I had to re-read this quote about 4 times to fully understand what it was saying. When I finally understood it I then understood the point. What a true statement!
So, I’ve been doing a whole bunch of thinking over the past few days. I’ve been thinking a lot about these pictures of me over the past 2 years, when my Ed was probably at it’s worst. I thought that I would just take the time to post them and then kind of reflect on it.
Can you see the “lines” in my abs? I was pretty proud of that at he time. Of course I didn’t eat anything that day, gotta look nice for prom. Now I see this picture and it just reminds me of something I can’t obtain again.
The very beginning of my college career. If you would’ve asked me then, I would’ve said I was fat. Looking back now, I guess it was a healthy weight?

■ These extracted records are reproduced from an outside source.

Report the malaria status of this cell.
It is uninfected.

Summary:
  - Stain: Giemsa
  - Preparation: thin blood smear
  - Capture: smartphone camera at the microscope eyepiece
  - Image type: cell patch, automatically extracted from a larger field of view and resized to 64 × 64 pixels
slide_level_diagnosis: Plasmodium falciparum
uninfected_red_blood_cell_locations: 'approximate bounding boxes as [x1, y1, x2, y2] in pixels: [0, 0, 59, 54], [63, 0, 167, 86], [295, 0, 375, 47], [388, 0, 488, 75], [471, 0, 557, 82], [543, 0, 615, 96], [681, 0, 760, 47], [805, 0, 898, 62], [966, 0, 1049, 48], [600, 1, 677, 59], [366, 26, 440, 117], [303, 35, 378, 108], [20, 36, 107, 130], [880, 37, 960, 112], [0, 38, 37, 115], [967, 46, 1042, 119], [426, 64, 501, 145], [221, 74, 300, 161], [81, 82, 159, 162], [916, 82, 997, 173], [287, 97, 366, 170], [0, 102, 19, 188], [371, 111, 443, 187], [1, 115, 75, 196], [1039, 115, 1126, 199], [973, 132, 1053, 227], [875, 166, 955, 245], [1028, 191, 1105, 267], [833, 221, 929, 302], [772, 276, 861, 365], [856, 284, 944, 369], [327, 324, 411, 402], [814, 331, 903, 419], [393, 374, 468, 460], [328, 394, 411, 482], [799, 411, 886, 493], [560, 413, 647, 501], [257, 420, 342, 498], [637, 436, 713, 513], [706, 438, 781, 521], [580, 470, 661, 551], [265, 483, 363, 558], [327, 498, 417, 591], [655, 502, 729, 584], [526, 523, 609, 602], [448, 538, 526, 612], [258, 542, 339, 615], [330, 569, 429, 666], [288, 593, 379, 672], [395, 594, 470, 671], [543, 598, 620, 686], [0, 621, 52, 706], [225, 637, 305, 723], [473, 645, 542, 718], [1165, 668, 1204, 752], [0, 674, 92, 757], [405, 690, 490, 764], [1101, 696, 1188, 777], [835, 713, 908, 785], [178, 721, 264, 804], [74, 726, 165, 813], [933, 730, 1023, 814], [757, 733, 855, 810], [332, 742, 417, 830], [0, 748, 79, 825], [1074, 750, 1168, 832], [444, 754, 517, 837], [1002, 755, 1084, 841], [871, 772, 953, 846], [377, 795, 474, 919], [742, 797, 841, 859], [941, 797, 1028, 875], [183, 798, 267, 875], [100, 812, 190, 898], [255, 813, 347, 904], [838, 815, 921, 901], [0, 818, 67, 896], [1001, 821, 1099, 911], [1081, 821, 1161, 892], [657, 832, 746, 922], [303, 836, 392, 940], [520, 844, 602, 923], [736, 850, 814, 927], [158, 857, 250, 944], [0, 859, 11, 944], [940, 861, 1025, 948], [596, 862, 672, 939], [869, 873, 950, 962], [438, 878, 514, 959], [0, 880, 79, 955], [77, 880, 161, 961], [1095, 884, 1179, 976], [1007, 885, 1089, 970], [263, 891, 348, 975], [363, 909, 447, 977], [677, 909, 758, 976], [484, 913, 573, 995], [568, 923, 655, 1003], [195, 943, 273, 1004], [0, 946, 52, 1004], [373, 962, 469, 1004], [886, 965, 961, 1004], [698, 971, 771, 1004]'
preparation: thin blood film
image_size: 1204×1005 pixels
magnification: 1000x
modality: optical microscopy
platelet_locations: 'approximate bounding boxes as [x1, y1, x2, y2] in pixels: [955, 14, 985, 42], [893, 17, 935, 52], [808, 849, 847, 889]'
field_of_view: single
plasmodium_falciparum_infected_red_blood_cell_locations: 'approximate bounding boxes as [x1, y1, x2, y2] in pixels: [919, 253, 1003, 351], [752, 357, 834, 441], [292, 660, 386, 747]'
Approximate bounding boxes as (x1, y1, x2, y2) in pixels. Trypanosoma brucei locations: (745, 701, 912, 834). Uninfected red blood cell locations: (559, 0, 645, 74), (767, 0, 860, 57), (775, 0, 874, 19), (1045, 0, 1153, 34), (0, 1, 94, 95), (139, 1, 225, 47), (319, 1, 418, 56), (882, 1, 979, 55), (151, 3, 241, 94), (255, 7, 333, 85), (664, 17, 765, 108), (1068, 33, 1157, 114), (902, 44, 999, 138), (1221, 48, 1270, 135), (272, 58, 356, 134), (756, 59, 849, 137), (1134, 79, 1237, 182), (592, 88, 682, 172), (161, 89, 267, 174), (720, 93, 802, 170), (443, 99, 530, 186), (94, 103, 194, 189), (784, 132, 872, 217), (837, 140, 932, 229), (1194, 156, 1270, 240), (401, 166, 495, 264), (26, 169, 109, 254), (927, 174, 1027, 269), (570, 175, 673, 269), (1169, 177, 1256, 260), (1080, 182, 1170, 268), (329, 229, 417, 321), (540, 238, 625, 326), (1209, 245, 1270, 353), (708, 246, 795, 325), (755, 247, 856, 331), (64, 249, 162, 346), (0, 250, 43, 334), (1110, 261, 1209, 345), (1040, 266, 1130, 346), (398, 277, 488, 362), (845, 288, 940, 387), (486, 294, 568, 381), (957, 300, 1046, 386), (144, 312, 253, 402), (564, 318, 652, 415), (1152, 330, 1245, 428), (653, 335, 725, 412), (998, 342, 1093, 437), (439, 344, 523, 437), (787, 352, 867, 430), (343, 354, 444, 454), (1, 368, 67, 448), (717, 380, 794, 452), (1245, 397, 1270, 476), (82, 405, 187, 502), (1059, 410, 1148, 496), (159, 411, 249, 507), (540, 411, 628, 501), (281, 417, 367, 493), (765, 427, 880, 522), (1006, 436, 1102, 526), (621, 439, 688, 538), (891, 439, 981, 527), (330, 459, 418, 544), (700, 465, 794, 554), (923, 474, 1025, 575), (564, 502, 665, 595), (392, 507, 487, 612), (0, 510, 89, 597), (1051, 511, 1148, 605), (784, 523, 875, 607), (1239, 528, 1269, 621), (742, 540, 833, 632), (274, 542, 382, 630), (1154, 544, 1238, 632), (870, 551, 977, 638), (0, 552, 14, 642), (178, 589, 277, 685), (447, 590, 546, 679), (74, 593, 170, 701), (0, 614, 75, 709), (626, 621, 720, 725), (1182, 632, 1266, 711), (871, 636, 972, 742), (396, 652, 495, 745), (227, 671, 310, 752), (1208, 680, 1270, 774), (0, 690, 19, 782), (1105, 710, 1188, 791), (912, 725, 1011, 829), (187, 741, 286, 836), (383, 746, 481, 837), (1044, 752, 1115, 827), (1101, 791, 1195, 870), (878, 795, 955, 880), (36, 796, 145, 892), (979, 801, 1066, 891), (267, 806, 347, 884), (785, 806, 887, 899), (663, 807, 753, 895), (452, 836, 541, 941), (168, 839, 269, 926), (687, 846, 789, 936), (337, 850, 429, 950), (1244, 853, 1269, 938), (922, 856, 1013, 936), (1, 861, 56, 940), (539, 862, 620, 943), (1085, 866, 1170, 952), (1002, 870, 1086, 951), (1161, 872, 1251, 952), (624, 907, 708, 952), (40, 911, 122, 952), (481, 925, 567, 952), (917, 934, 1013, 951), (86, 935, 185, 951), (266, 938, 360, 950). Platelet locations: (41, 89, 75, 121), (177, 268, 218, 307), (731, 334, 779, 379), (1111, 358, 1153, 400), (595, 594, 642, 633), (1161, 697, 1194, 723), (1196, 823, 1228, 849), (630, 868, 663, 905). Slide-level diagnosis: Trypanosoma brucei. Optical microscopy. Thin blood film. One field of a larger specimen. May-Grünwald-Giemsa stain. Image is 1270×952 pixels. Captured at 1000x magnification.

This picture…..I just think I look like a bobble head. I had hardly eaten…in my mind I know that isn’t healthy, but I kinda want that.
I remember really being able to see my abs this day. And eating mcdonald’s for lunch. Gee, I wish I would’ve stayed that size…oh wait
I was feeling really good and “thin” this day and after this color run. I ate pancakes after
If I look like a bobble head again it wouldn’t surprise me. I kinda passed out a school but not from not eating! I don’t know what it was from.
I just want to feel okay. I just want to know what it feels like to not feel guilty after every time I eat.
I’m thinking about taking up lifting some weights in the exercise room after I use the elliptical. I’m thinking that’s pretty good for you. I was also on blogilates.com and saw so many positive posts. I think I’m going to start looking around more for positive and uplifting HEALTHY body images and sites. You can’t change old ways and habits by still doing the same old thing and expect spectacular results. I’ve got to make that change. I have to want to leave Ed behind bad enough to want to stop that intrusive thoughts, the bad behavior and leave the guilt behind.